Salt up, sweetie!
By far the most common complaints I hear from someone when they begin carnivore or keto are these:
- flu-like muscle aches
- heart pounding or flutters
These are all symptoms of electrolyte loss, which is thankfully very easy to fix!
When you switch to a low-carb or zero-carb way of eating, you no longer retain fluid the way you do when you’re a sweet-eater. The first thing you notice when you finally get into ketosis is that you pee. A LOT. In fact, that first heady weight-loss success of 10-15 pounds in two weeks is mostly just water! I’m sorry to break it to you, but the fat loss doesn’t come immediately. It’s water loss that has you all excited. And rightly so! You shouldn’t have been holding on to all that water. It’s making you puffy and not benefitting you at all, locked away like that.

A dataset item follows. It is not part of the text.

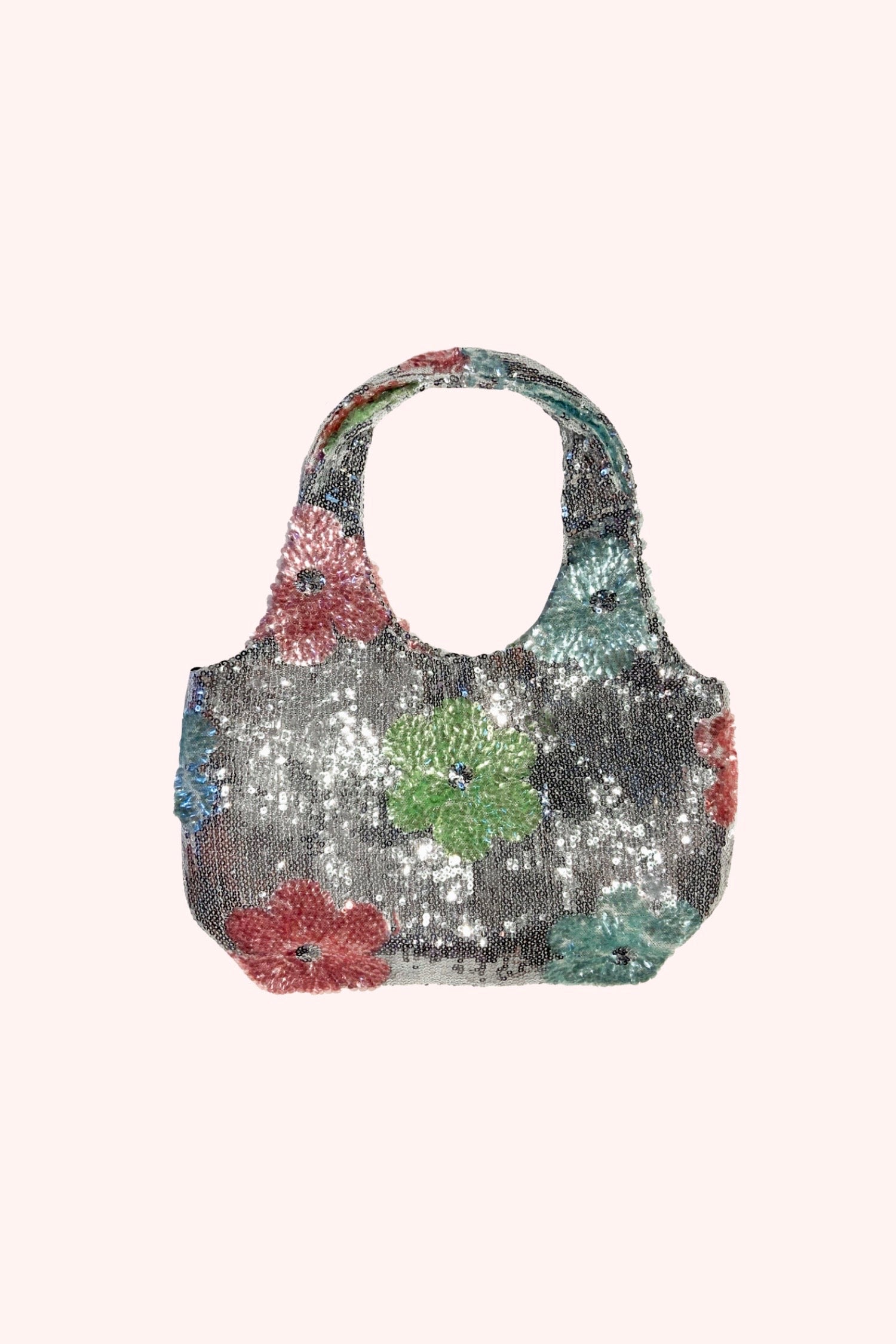Pastel Posies Sequin Mini Bag, grey with floral design, blue, red, and green, rectangle shape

Carbohydrates cause your body to lock water away in your cells, and with it, salts and minerals. As you begin to burn more fat than sugar, the retained water flushes out of your system, taking with it (mainly) your sodium, magnesium, and potassium. Your body has been used to doing one thing, and now it has to learn to do another. This comes with symptoms, unless you do something about it. Attention should be paid in the first several weeks of your new way of eating to getting enough salt (mainly), and very likely a magnesium and potassium supplement as well.
But salt is bad for you!
Well…no. Cutting back on salt is one of the worst ideas modern medicine has pushed. While there are apparently a small number of people for whom a very large amount of salt really does cause high blood pressure, most people need more salt, not less. Even those salt-sensitive people will probably be able to use normal amounts of salt when they cut out the sugar. It is that other white crystal we love to consume that is causing the outrageous epidemic of high blood pressure: sugar. Cut your sugar, and your “high” salt intake will be perfectly benign. Beneficial, even! James DiNicolantonio’s book, The Salt Fix, is a very good primer on the subject:
How much salt, though? Well, all I can say for sure is: be liberal about it. Salt your food to taste. Put a pinch of salt in your water when you drink. Drink clean electrolyte drinks like LMNT or Myoxcience’s Stix. If you have symptoms, have even more salt. If you have too much salt, you will simply feel thirsty and drink more water.
I like to buy electrolyte powders for hot days, or when I’m doing a lot of hard physical activity, but most of the time, they’re a treat, rather than a necessity. They can get a little bit expensive. You don’t have to spend that kind of money. Just put some salt, and maybe some no-salt into your water. Add a daily magnesium for a few weeks, as well, at least until the symptoms are long gone. After you’re “fat adapted”, you may never need to take further measures, and you’ll just instinctively eat the amount of salt you need. Some people find after a while that they need to eat no salt at all, while others, like me, are still salt-fiends. For now, though, assume you need more salt.
Can I have too much salt? There’s very little risk of overdose, unless you’re being ridiculous. You’re not going to be ridiculous are you? Remember the woman who drank too much water too fast and died? You can overdose on anything. But if you’re being sensible and not eating a tablespoon of salt at a time, ten times a day, you are not going to hurt yourself.
Just be a little bit, maybe a lot, more deliberately salty, and you’ll be fine. Don’t let “keto flu”, which is temporary, if unpleasant, stop you from getting healthy! Salt up!